**Belge Alıntısı**

******

2023 yılından cepte kalanlar

Koca yıl bitti. Bugün yeni yılın ilk günü. Tahmin ediyorum, pek de yazı okumaya niyetiniz yok. Ama durun, 1 Ocak, 31 Aralık'ın ertesi, 2 Ocak'tan önceki gün sadece. Yani hayat devam ediyor.

Hani yılsonunda geçen yıldan artanlar toplanır ya... Sizin için cebimde kalanları bir araya getirdim.

KAZA MI CİNAYET Mİ

İçimizde yaradır. Somali cumhurbaşkanının oğlu Muhammet Hasan Şeyh Mahmut, motosikletli kurye Yunus Emre Göçer'e çarpıp öldürdü. Sonra da yargı marifetiyle elini kolunu sallayarak kaçıp gitti. Pek de sorgulamadık. Diplomatik bir aracı neden cumhurbaşkanının oğlu kullanıyor Böyle "baba malı"na dönmüş kaç diplomatik araç var Neyse Afrika'da olsa sorardık, burası Türkiye!

Asıl dikkat çeken ise Şeyh Mahmut'un görüntülerde adeta hedef alır gibi kuryeye çarpması. Biraz üstüne düşünce ilginç bir bilgiyle karşılaştım. Bu, Şeyh Mahmut'un ilk trafik hadisesi değildi. Daha önce, İstanbul Ataşehir'de, L.A. isimli bir kadınla tartışmış, ardından takip edip trafikte sıkıştırmıştı. L.A. yaşadıklarını dün gibi hatırlıyordu.

******

**Ham Veri**

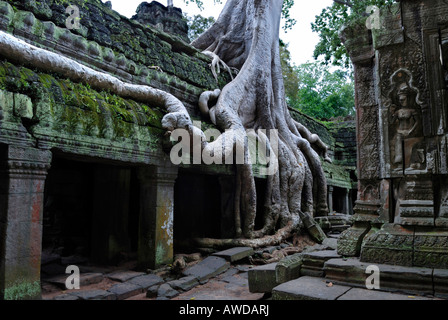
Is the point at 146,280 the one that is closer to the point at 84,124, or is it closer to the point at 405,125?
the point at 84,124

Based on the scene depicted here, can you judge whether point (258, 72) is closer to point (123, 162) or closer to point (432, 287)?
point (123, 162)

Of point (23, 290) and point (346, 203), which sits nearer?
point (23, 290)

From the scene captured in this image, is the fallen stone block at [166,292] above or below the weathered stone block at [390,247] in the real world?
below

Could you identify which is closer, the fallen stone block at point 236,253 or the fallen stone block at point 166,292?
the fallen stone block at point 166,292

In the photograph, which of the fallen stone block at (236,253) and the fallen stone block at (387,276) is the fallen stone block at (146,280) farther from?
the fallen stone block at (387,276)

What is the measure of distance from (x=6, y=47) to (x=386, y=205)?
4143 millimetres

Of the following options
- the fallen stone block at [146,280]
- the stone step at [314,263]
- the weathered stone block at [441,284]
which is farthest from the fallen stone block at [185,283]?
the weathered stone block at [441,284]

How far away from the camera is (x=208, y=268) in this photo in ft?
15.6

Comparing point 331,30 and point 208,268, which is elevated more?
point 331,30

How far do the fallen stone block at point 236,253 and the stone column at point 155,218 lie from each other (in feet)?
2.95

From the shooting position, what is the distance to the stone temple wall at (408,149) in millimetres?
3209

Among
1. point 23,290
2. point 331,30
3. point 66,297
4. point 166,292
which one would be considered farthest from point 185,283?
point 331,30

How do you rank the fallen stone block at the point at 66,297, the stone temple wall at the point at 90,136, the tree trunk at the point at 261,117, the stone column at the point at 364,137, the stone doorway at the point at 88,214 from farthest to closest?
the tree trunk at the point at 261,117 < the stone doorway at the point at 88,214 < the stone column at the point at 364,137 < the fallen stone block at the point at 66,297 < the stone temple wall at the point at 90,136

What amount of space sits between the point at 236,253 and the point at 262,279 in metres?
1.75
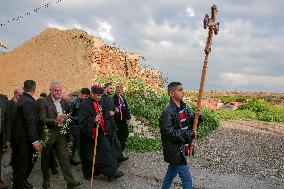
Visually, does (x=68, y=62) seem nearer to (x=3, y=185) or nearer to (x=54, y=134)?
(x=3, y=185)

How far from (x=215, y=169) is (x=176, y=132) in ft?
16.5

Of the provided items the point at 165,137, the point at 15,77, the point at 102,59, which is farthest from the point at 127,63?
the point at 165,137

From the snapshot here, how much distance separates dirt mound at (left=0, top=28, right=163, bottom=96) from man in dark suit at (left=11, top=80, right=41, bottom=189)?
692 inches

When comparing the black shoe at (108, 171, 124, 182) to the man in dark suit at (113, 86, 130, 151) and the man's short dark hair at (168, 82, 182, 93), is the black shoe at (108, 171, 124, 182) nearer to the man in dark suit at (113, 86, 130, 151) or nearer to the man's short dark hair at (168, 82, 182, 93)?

******

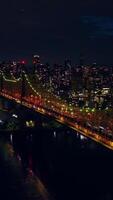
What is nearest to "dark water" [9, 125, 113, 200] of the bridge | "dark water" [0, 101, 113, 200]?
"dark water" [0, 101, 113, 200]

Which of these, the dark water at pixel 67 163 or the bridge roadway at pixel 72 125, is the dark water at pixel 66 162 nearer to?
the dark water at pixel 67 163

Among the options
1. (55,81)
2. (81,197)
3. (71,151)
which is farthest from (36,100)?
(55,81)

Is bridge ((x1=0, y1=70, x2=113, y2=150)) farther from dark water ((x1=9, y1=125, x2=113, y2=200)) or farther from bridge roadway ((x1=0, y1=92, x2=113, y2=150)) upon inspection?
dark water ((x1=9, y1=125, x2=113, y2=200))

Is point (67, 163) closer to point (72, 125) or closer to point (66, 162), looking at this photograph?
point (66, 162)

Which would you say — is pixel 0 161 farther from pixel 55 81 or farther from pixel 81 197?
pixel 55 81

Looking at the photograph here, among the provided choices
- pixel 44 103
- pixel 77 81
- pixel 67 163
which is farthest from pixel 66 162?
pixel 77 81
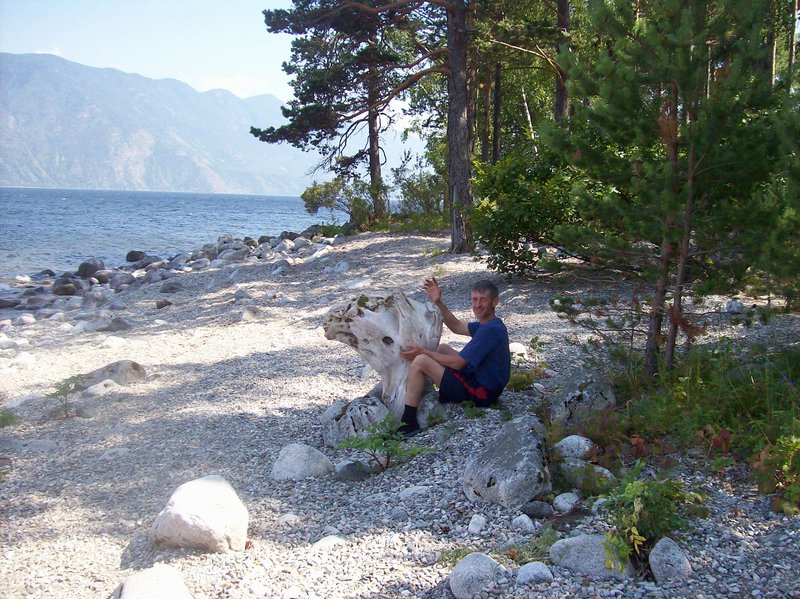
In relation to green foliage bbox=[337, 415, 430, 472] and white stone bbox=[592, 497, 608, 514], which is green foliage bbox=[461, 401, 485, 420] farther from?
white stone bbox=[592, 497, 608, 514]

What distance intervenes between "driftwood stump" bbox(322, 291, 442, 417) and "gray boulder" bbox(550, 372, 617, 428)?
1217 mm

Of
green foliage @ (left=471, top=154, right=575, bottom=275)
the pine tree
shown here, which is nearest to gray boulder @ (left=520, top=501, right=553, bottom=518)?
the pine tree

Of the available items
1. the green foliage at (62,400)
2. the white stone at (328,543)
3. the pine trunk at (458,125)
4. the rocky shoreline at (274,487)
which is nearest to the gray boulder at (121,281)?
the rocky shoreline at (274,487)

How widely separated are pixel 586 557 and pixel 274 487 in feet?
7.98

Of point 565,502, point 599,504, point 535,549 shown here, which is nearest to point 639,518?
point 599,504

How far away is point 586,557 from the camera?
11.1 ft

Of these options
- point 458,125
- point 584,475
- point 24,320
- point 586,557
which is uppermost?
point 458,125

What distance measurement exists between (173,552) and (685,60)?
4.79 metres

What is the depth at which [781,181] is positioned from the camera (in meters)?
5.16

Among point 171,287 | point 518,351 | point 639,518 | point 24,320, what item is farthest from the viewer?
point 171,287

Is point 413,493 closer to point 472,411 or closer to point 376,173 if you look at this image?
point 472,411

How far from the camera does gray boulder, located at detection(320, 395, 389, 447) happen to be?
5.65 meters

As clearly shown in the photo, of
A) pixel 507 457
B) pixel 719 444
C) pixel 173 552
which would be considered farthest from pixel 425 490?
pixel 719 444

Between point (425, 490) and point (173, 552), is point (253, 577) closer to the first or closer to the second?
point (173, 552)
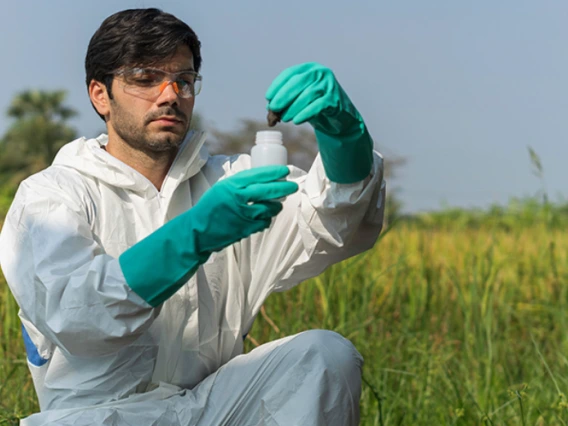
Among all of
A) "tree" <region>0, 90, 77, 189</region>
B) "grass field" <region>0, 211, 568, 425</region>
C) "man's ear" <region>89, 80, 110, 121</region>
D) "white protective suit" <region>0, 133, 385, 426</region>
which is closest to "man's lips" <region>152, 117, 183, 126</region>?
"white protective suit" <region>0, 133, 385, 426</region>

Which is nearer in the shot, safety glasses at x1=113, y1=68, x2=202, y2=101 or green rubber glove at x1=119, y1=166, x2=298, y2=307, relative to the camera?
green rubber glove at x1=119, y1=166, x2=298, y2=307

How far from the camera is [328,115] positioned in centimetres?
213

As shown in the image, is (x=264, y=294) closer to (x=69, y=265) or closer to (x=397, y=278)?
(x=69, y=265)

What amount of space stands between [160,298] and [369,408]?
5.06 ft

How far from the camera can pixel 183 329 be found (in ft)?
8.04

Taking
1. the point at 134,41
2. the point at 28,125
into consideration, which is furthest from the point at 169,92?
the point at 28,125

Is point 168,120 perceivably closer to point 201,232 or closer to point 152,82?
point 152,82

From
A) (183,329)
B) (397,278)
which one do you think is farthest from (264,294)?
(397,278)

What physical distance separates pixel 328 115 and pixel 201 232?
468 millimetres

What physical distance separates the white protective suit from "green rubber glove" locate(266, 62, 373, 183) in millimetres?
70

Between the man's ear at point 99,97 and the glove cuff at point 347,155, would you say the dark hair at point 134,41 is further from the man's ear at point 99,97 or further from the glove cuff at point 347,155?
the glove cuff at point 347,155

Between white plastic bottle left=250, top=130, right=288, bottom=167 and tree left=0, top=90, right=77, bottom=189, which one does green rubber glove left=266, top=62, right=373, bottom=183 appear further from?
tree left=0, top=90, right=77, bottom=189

******

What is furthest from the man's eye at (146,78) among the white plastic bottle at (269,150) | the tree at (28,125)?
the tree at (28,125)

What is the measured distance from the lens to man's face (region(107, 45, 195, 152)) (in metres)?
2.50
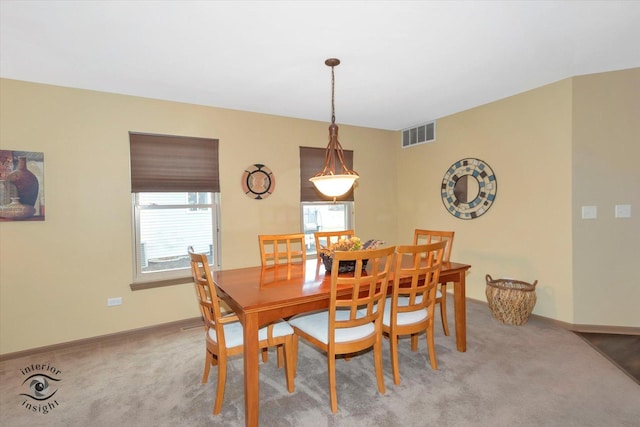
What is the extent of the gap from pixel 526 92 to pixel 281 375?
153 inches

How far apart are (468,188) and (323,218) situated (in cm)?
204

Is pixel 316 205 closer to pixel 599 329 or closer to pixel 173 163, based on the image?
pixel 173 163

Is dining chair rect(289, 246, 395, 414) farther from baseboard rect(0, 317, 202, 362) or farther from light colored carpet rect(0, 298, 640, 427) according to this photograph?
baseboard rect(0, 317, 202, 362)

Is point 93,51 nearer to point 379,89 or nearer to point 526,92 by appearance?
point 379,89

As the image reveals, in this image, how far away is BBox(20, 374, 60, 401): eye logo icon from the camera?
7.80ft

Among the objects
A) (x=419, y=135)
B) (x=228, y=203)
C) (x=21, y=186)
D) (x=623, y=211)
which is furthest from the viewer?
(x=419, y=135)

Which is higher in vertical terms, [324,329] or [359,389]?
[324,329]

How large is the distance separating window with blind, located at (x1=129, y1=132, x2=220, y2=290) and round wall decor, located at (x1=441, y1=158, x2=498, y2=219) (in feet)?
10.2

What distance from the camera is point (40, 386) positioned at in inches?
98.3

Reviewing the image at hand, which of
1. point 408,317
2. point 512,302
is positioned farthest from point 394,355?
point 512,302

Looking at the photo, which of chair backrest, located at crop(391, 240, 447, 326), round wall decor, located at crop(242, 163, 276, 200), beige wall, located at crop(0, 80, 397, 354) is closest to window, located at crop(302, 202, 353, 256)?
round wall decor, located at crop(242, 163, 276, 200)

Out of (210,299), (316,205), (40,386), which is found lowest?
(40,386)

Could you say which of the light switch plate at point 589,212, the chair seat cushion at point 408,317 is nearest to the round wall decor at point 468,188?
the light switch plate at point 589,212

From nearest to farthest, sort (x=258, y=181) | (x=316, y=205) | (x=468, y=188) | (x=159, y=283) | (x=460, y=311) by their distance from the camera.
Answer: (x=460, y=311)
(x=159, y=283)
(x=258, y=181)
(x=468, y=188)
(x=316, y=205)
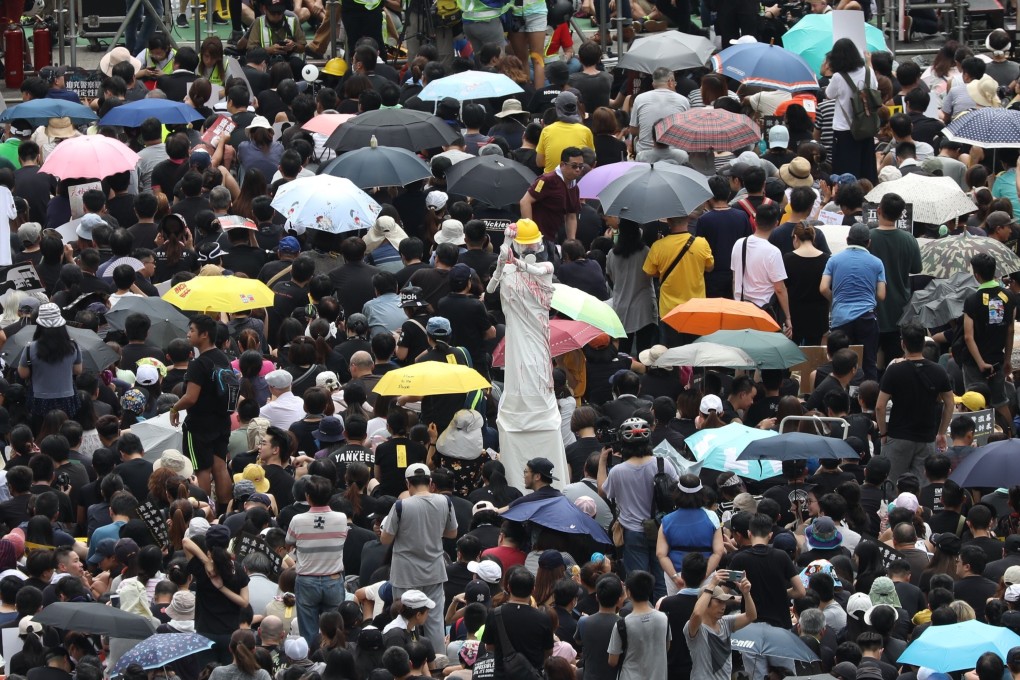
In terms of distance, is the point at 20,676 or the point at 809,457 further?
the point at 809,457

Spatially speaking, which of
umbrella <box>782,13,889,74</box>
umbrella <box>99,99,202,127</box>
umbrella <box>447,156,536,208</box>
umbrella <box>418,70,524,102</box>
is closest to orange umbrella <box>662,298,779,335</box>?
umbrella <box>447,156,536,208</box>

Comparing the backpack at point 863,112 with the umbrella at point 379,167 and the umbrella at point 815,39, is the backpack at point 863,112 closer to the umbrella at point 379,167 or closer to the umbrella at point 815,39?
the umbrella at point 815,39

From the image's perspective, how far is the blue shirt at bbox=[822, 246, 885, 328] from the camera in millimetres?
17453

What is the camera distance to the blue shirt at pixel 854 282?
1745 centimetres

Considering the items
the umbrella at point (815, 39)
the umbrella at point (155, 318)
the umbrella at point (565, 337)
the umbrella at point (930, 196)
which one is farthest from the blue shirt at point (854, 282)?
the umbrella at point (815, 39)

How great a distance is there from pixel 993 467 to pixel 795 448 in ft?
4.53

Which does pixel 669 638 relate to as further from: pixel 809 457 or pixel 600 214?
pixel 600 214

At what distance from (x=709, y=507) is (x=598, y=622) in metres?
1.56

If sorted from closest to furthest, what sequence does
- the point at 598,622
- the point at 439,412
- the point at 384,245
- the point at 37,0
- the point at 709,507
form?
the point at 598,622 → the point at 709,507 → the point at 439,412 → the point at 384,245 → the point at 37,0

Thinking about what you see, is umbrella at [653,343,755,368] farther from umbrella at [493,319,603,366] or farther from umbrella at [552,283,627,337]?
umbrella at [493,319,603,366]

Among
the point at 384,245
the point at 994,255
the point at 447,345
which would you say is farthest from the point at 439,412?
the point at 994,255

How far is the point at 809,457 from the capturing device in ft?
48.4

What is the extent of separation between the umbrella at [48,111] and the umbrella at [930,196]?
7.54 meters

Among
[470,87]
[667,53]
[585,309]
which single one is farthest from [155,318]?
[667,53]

******

**Görev 1**
Belge alıntısında "KAZA MI CİNAYET" sözcükleriyle başlayıp "sorardık, burası Türkiye!" sözcüklerine kadar süren kısmı değiştirmeden tekrar yazınız.
**Görev 2**
Belge alıntısına göre aşağıdaki soruları yanıtlayınız.
(a) Alıntıda bugünün hangi gün olduğu belirtilmektedir?
(b) Muhammet Hasan Şeyh Mahmut kime çarpmıştır?
(c) Şeyh Mahmut'un L.A. isimli kadınla yaşadığı önceki olay hangi semtte geçmiştir?
Kayıtların belge alıntısıyla hiçbir bağlantısı bulunmamaktadır.

**Doğru Yanıt 1**
KAZA MI CİNAYET Mİ

İçimizde yaradır. Somali cumhurbaşkanının oğlu Muhammet Hasan Şeyh Mahmut, motosikletli kurye Yunus Emre Göçer'e çarpıp öldürdü. Sonra da yargı marifetiyle elini kolunu sallayarak kaçıp gitti. Pek de sorgulamadık. Diplomatik bir aracı neden cumhurbaşkanının oğlu kullanıyor Böyle "baba malı"na dönmüş kaç diplomatik araç var Neyse Afrika'da olsa sorardık, burası Türkiye!

**Doğru Yanıt 2**
(a) Yeni yılın ilk günü, yani 1 Ocak.
(b) Motosikletli kurye Yunus Emre Göçer'e.
(c) İstanbul Ataşehir'de.